CMU 15-112: Fundamentals of Programming and Computer Science
Class Notes: The Halting Problem


  1. Question: can we automatically verify any arbitrary Python program P works properly?
    • This is really important! Programs control our cars and planes and banks and nuclear weapons and most everything else. It would be just lovely if we could be sure they actually worked right.
    • When these programs fail, the stock market flash-crashes, planes crash, and people die. This is very serious business.
  2. Restated: given a program P and an arbitrary input W, does P(W) eventually halt (and not run forever), and then does it return the correct result?
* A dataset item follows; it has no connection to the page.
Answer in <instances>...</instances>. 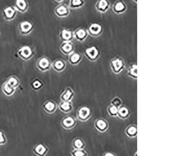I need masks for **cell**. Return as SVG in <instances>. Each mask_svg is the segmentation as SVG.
<instances>
[{"mask_svg": "<svg viewBox=\"0 0 196 156\" xmlns=\"http://www.w3.org/2000/svg\"><path fill=\"white\" fill-rule=\"evenodd\" d=\"M49 152V147L42 143L35 144L33 148V153L36 156H47Z\"/></svg>", "mask_w": 196, "mask_h": 156, "instance_id": "7", "label": "cell"}, {"mask_svg": "<svg viewBox=\"0 0 196 156\" xmlns=\"http://www.w3.org/2000/svg\"><path fill=\"white\" fill-rule=\"evenodd\" d=\"M7 143V139L5 133L0 130V146H4Z\"/></svg>", "mask_w": 196, "mask_h": 156, "instance_id": "35", "label": "cell"}, {"mask_svg": "<svg viewBox=\"0 0 196 156\" xmlns=\"http://www.w3.org/2000/svg\"><path fill=\"white\" fill-rule=\"evenodd\" d=\"M110 67L112 72L116 75L121 73L126 68V62L123 58L116 56L110 61Z\"/></svg>", "mask_w": 196, "mask_h": 156, "instance_id": "1", "label": "cell"}, {"mask_svg": "<svg viewBox=\"0 0 196 156\" xmlns=\"http://www.w3.org/2000/svg\"><path fill=\"white\" fill-rule=\"evenodd\" d=\"M51 67V64L49 59L46 57H42L37 62V68L41 72H46Z\"/></svg>", "mask_w": 196, "mask_h": 156, "instance_id": "11", "label": "cell"}, {"mask_svg": "<svg viewBox=\"0 0 196 156\" xmlns=\"http://www.w3.org/2000/svg\"><path fill=\"white\" fill-rule=\"evenodd\" d=\"M43 109L44 112L49 115L54 114L56 112L58 105L53 100H48L43 105Z\"/></svg>", "mask_w": 196, "mask_h": 156, "instance_id": "13", "label": "cell"}, {"mask_svg": "<svg viewBox=\"0 0 196 156\" xmlns=\"http://www.w3.org/2000/svg\"><path fill=\"white\" fill-rule=\"evenodd\" d=\"M107 112L108 115L111 117H117L118 110V107H116L115 106H113L112 105H110L107 107Z\"/></svg>", "mask_w": 196, "mask_h": 156, "instance_id": "31", "label": "cell"}, {"mask_svg": "<svg viewBox=\"0 0 196 156\" xmlns=\"http://www.w3.org/2000/svg\"><path fill=\"white\" fill-rule=\"evenodd\" d=\"M2 91L3 93L7 97H11L13 96L16 92V89L12 88L10 85L5 82L2 85Z\"/></svg>", "mask_w": 196, "mask_h": 156, "instance_id": "28", "label": "cell"}, {"mask_svg": "<svg viewBox=\"0 0 196 156\" xmlns=\"http://www.w3.org/2000/svg\"><path fill=\"white\" fill-rule=\"evenodd\" d=\"M94 127L98 132L103 133L107 131L109 128V123L107 120L100 117L94 122Z\"/></svg>", "mask_w": 196, "mask_h": 156, "instance_id": "8", "label": "cell"}, {"mask_svg": "<svg viewBox=\"0 0 196 156\" xmlns=\"http://www.w3.org/2000/svg\"><path fill=\"white\" fill-rule=\"evenodd\" d=\"M76 124V119L71 115H67L61 120V126L65 130H71L75 127Z\"/></svg>", "mask_w": 196, "mask_h": 156, "instance_id": "5", "label": "cell"}, {"mask_svg": "<svg viewBox=\"0 0 196 156\" xmlns=\"http://www.w3.org/2000/svg\"><path fill=\"white\" fill-rule=\"evenodd\" d=\"M55 1H57V2H62L63 1H64V0H55Z\"/></svg>", "mask_w": 196, "mask_h": 156, "instance_id": "37", "label": "cell"}, {"mask_svg": "<svg viewBox=\"0 0 196 156\" xmlns=\"http://www.w3.org/2000/svg\"><path fill=\"white\" fill-rule=\"evenodd\" d=\"M59 38L62 42H71L74 39V33L68 29H61L59 34Z\"/></svg>", "mask_w": 196, "mask_h": 156, "instance_id": "19", "label": "cell"}, {"mask_svg": "<svg viewBox=\"0 0 196 156\" xmlns=\"http://www.w3.org/2000/svg\"><path fill=\"white\" fill-rule=\"evenodd\" d=\"M71 156H88V153L84 149L78 150V149H74L73 151L71 152Z\"/></svg>", "mask_w": 196, "mask_h": 156, "instance_id": "32", "label": "cell"}, {"mask_svg": "<svg viewBox=\"0 0 196 156\" xmlns=\"http://www.w3.org/2000/svg\"><path fill=\"white\" fill-rule=\"evenodd\" d=\"M131 115V110L126 105H121L118 107L117 117L121 120H126Z\"/></svg>", "mask_w": 196, "mask_h": 156, "instance_id": "20", "label": "cell"}, {"mask_svg": "<svg viewBox=\"0 0 196 156\" xmlns=\"http://www.w3.org/2000/svg\"><path fill=\"white\" fill-rule=\"evenodd\" d=\"M58 107L62 112L69 113L73 109V102L71 101H61L59 103Z\"/></svg>", "mask_w": 196, "mask_h": 156, "instance_id": "22", "label": "cell"}, {"mask_svg": "<svg viewBox=\"0 0 196 156\" xmlns=\"http://www.w3.org/2000/svg\"><path fill=\"white\" fill-rule=\"evenodd\" d=\"M75 96V92L73 89L70 87H67L60 95L61 101H71Z\"/></svg>", "mask_w": 196, "mask_h": 156, "instance_id": "17", "label": "cell"}, {"mask_svg": "<svg viewBox=\"0 0 196 156\" xmlns=\"http://www.w3.org/2000/svg\"><path fill=\"white\" fill-rule=\"evenodd\" d=\"M84 54L90 62H95L100 58L101 51L97 46H90L85 49Z\"/></svg>", "mask_w": 196, "mask_h": 156, "instance_id": "2", "label": "cell"}, {"mask_svg": "<svg viewBox=\"0 0 196 156\" xmlns=\"http://www.w3.org/2000/svg\"><path fill=\"white\" fill-rule=\"evenodd\" d=\"M14 7L17 11H19L21 12H25L28 10V5L25 0H16Z\"/></svg>", "mask_w": 196, "mask_h": 156, "instance_id": "27", "label": "cell"}, {"mask_svg": "<svg viewBox=\"0 0 196 156\" xmlns=\"http://www.w3.org/2000/svg\"><path fill=\"white\" fill-rule=\"evenodd\" d=\"M84 4V0H70L69 7L73 10H76L82 8Z\"/></svg>", "mask_w": 196, "mask_h": 156, "instance_id": "29", "label": "cell"}, {"mask_svg": "<svg viewBox=\"0 0 196 156\" xmlns=\"http://www.w3.org/2000/svg\"><path fill=\"white\" fill-rule=\"evenodd\" d=\"M83 56L77 52H74L69 55V62L73 66L78 65L82 61Z\"/></svg>", "mask_w": 196, "mask_h": 156, "instance_id": "21", "label": "cell"}, {"mask_svg": "<svg viewBox=\"0 0 196 156\" xmlns=\"http://www.w3.org/2000/svg\"><path fill=\"white\" fill-rule=\"evenodd\" d=\"M111 5V2L109 0H97L95 8L98 12L104 14L108 11Z\"/></svg>", "mask_w": 196, "mask_h": 156, "instance_id": "10", "label": "cell"}, {"mask_svg": "<svg viewBox=\"0 0 196 156\" xmlns=\"http://www.w3.org/2000/svg\"><path fill=\"white\" fill-rule=\"evenodd\" d=\"M127 10V5L124 0H117L112 5V11L116 14H123Z\"/></svg>", "mask_w": 196, "mask_h": 156, "instance_id": "6", "label": "cell"}, {"mask_svg": "<svg viewBox=\"0 0 196 156\" xmlns=\"http://www.w3.org/2000/svg\"><path fill=\"white\" fill-rule=\"evenodd\" d=\"M132 1L134 2V3H137V0H132Z\"/></svg>", "mask_w": 196, "mask_h": 156, "instance_id": "38", "label": "cell"}, {"mask_svg": "<svg viewBox=\"0 0 196 156\" xmlns=\"http://www.w3.org/2000/svg\"><path fill=\"white\" fill-rule=\"evenodd\" d=\"M74 33V38L80 42H83L85 41L88 36L87 29L84 28L83 27H80L76 29Z\"/></svg>", "mask_w": 196, "mask_h": 156, "instance_id": "12", "label": "cell"}, {"mask_svg": "<svg viewBox=\"0 0 196 156\" xmlns=\"http://www.w3.org/2000/svg\"><path fill=\"white\" fill-rule=\"evenodd\" d=\"M72 147L74 149L82 150L84 149L86 146V143L83 139L80 137H75L71 143Z\"/></svg>", "mask_w": 196, "mask_h": 156, "instance_id": "26", "label": "cell"}, {"mask_svg": "<svg viewBox=\"0 0 196 156\" xmlns=\"http://www.w3.org/2000/svg\"><path fill=\"white\" fill-rule=\"evenodd\" d=\"M18 54L21 58L27 61L33 56L34 52L28 46H24L18 50Z\"/></svg>", "mask_w": 196, "mask_h": 156, "instance_id": "9", "label": "cell"}, {"mask_svg": "<svg viewBox=\"0 0 196 156\" xmlns=\"http://www.w3.org/2000/svg\"><path fill=\"white\" fill-rule=\"evenodd\" d=\"M127 74L130 78L134 80L137 79V64L136 62H132L129 65L127 70Z\"/></svg>", "mask_w": 196, "mask_h": 156, "instance_id": "23", "label": "cell"}, {"mask_svg": "<svg viewBox=\"0 0 196 156\" xmlns=\"http://www.w3.org/2000/svg\"><path fill=\"white\" fill-rule=\"evenodd\" d=\"M75 46L72 42H62L60 45V50L64 55H69L74 51Z\"/></svg>", "mask_w": 196, "mask_h": 156, "instance_id": "16", "label": "cell"}, {"mask_svg": "<svg viewBox=\"0 0 196 156\" xmlns=\"http://www.w3.org/2000/svg\"><path fill=\"white\" fill-rule=\"evenodd\" d=\"M31 86L35 90H39L43 86V83H42V82H41L39 80L37 79L33 82V83L31 84Z\"/></svg>", "mask_w": 196, "mask_h": 156, "instance_id": "34", "label": "cell"}, {"mask_svg": "<svg viewBox=\"0 0 196 156\" xmlns=\"http://www.w3.org/2000/svg\"><path fill=\"white\" fill-rule=\"evenodd\" d=\"M34 29L33 24L28 21H23L19 24V31L20 34L27 35L30 34Z\"/></svg>", "mask_w": 196, "mask_h": 156, "instance_id": "14", "label": "cell"}, {"mask_svg": "<svg viewBox=\"0 0 196 156\" xmlns=\"http://www.w3.org/2000/svg\"><path fill=\"white\" fill-rule=\"evenodd\" d=\"M103 26L98 22H92L88 25L87 31L88 34L94 38H97L103 34Z\"/></svg>", "mask_w": 196, "mask_h": 156, "instance_id": "4", "label": "cell"}, {"mask_svg": "<svg viewBox=\"0 0 196 156\" xmlns=\"http://www.w3.org/2000/svg\"><path fill=\"white\" fill-rule=\"evenodd\" d=\"M137 152H136V153H135V155H134V156H137Z\"/></svg>", "mask_w": 196, "mask_h": 156, "instance_id": "39", "label": "cell"}, {"mask_svg": "<svg viewBox=\"0 0 196 156\" xmlns=\"http://www.w3.org/2000/svg\"><path fill=\"white\" fill-rule=\"evenodd\" d=\"M77 118L82 122L88 121L92 116V110L90 107L83 106L79 107L76 113Z\"/></svg>", "mask_w": 196, "mask_h": 156, "instance_id": "3", "label": "cell"}, {"mask_svg": "<svg viewBox=\"0 0 196 156\" xmlns=\"http://www.w3.org/2000/svg\"><path fill=\"white\" fill-rule=\"evenodd\" d=\"M17 10L14 7H8L3 10V14L4 19L7 21L13 20L17 15Z\"/></svg>", "mask_w": 196, "mask_h": 156, "instance_id": "18", "label": "cell"}, {"mask_svg": "<svg viewBox=\"0 0 196 156\" xmlns=\"http://www.w3.org/2000/svg\"><path fill=\"white\" fill-rule=\"evenodd\" d=\"M5 82L8 83L10 86L16 89L20 86V79L14 76H10V78H8Z\"/></svg>", "mask_w": 196, "mask_h": 156, "instance_id": "30", "label": "cell"}, {"mask_svg": "<svg viewBox=\"0 0 196 156\" xmlns=\"http://www.w3.org/2000/svg\"><path fill=\"white\" fill-rule=\"evenodd\" d=\"M55 13L59 18H65L70 14V10L67 5L59 4L55 8Z\"/></svg>", "mask_w": 196, "mask_h": 156, "instance_id": "15", "label": "cell"}, {"mask_svg": "<svg viewBox=\"0 0 196 156\" xmlns=\"http://www.w3.org/2000/svg\"><path fill=\"white\" fill-rule=\"evenodd\" d=\"M102 156H117L115 153L111 151H106L103 154Z\"/></svg>", "mask_w": 196, "mask_h": 156, "instance_id": "36", "label": "cell"}, {"mask_svg": "<svg viewBox=\"0 0 196 156\" xmlns=\"http://www.w3.org/2000/svg\"><path fill=\"white\" fill-rule=\"evenodd\" d=\"M126 136L130 139H135L137 136V126L134 124H130L125 130Z\"/></svg>", "mask_w": 196, "mask_h": 156, "instance_id": "24", "label": "cell"}, {"mask_svg": "<svg viewBox=\"0 0 196 156\" xmlns=\"http://www.w3.org/2000/svg\"><path fill=\"white\" fill-rule=\"evenodd\" d=\"M51 66L55 71L57 72H61L64 71L66 68V63L62 59H58L55 60L53 64L51 65Z\"/></svg>", "mask_w": 196, "mask_h": 156, "instance_id": "25", "label": "cell"}, {"mask_svg": "<svg viewBox=\"0 0 196 156\" xmlns=\"http://www.w3.org/2000/svg\"><path fill=\"white\" fill-rule=\"evenodd\" d=\"M110 105H112L116 107H120L121 105H123V101L121 99V98L116 96L112 99V100L110 102Z\"/></svg>", "mask_w": 196, "mask_h": 156, "instance_id": "33", "label": "cell"}]
</instances>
  3. Let's just focus on the first part: does P(W) even halt at all (ignoring whether or not it returns the correct result)? This is the Halting Problem.
  4. Aside: we know Python programs can take other Python programs as input. Consider our linter, our autograder, and Python itself.
  5. Assume we have a function Halts(P, W) that halts if program P halts on input W. Then we write this perfectly-valid Python function:
        def K(P):
            if (Halts(P, P)):
                while True: pass # run forever
            else:
                return 42 # halt!
    
  6. Now, what happens when we call K(K)?
    • If Halts(K,K) is True, then K(K) hangs (runs forever)
    • If Halts(K,K) is False, then K(K) halts
    • So either way, Halts(K,K) is wrong.
    • Thus, the Halts function cannot exist!
  7. So: the Halting Problem is uncomputable
  8. So: we cannot tell if arbitrary programs work.
  9. Though we can tell if some programs work. See here.
  10. You can even win a Turing Award for this! See here.
  11. The race is on to prove more and more programs work, but the Halting Problem guarantees we will never prove that they all work.